According to current legislation, this temporary deferral rule will be lifted at the end of the year. However, there’s always a chance that politicians may choose to extend it.
Do You Have To Accept An Appraiser’s Estimate?
Imagine the following scenario. You are trying to sell (or buy) your home, and you hire an appraiser. The appraiser gives you a value that is way below (or above) what you believe your house is worth. It happens more often than you think.
A bad appraisal can happen for a variety of reasons, including hiring an inexperienced appraiser, using outdated comps, or just having expectations that aren’t reasonable. These things can happen to anyone.
If you have a bad appraisal, you have two options. The first one is to reconsider the sale and stay home. If you don’t believe that the appraisal was done legitimately, then you can try for a do-over.
Should You File An Appraisal Appeal?
If you and your real estate agent both agree that it’s the right move to do, then yes, you should. To file an appeal, you will have to fill out a form stating the reasons for your objection to the appraisal price. From there, you might be able to change the appraisal as long as everyone is on the same page.
If you noticed that your appraiser used outdated comps, or used comps that didn’t really match your home, then you should notify the lender involved in the transaction. They may be able to come up with a solution that’s better.

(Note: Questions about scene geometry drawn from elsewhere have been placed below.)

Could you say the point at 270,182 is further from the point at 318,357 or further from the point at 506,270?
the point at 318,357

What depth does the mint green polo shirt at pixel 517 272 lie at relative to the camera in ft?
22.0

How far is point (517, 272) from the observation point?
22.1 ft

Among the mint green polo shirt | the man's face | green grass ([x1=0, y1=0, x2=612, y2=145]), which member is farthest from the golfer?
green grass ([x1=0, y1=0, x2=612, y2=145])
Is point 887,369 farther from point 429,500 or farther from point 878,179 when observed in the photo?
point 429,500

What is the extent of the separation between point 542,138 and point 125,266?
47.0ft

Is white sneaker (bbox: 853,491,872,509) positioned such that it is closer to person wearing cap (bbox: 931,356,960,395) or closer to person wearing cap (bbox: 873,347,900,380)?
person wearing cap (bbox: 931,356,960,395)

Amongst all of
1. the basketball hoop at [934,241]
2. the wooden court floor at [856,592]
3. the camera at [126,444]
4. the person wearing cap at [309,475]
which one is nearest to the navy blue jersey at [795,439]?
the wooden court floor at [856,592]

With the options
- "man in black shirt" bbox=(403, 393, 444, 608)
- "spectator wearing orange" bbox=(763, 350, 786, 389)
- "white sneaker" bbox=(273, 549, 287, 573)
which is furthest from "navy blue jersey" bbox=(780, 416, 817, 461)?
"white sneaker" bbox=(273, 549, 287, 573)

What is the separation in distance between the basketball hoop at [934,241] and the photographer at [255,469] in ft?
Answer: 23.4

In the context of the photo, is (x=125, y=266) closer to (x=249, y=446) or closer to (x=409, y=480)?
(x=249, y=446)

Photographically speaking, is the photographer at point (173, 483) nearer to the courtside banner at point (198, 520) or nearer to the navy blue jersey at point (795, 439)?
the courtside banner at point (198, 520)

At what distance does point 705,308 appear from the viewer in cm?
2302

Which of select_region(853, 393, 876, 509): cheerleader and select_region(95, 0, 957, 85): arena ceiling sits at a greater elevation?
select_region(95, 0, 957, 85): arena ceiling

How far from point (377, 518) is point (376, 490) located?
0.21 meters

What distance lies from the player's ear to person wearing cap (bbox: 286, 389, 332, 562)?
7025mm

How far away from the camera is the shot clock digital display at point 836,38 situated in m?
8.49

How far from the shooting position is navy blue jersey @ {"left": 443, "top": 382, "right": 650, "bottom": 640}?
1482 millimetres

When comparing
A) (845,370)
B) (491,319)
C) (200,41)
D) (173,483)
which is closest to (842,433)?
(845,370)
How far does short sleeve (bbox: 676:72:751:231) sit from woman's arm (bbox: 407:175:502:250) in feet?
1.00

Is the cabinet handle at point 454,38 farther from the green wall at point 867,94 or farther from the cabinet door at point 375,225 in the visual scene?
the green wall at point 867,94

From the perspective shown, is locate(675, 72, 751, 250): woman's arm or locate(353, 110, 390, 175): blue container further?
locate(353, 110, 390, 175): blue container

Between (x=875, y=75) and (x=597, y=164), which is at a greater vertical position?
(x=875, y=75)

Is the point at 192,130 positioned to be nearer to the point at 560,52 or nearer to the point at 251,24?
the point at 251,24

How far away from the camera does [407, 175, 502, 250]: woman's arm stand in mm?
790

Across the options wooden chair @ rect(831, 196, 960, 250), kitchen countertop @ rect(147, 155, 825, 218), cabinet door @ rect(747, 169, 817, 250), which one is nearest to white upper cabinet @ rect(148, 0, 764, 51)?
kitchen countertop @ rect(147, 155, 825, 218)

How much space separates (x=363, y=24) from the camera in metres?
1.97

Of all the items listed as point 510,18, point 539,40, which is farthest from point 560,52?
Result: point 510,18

When Can You Ask For A Second Appraisal?
Once in a while, you might end up with an appraiser that just isn’t doing their job well—and the appeal doesn’t go in your favor. Though it may start to feel like it’s hopeless, the truth is that you still have another way to get the appraisal to be fair.
Another option that you can consider doing is getting a second appraisal. To do this, the buying party will have to agree to work with another lender. That lender will refer them to a new appraiser. The selling party will be in charge of paying for the appraisal.
It’s worth noting that you will have to buy a second appraisal if your timeframe on the initial appraisal expired. So, this might be part of your real estate transaction regardless of the appraisal outcome if you drag your feet at closing.
Appraisals are only good for a finite amount of time, but it should be more than enough time to close the sale. For the vast majority of real estate transactions, the appraisal lasts either 120 days or six months.